The problem
The first line to keep is the one containing "frypan : Fried"; restate it and all lines after it through the end of the material, word for word and nothing else.

Given data
══════════

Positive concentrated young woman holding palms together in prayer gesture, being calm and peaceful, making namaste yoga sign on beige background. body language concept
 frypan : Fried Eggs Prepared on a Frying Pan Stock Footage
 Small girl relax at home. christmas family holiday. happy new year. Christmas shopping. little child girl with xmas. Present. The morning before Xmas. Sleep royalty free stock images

══════════

Your response
 frypan : Fried Eggs Prepared on a Frying Pan Stock Footage
 Small girl relax at home. christmas family holiday. happy new year. Christmas shopping. little child girl with xmas. Present. The morning before Xmas. Sleep royalty free stock images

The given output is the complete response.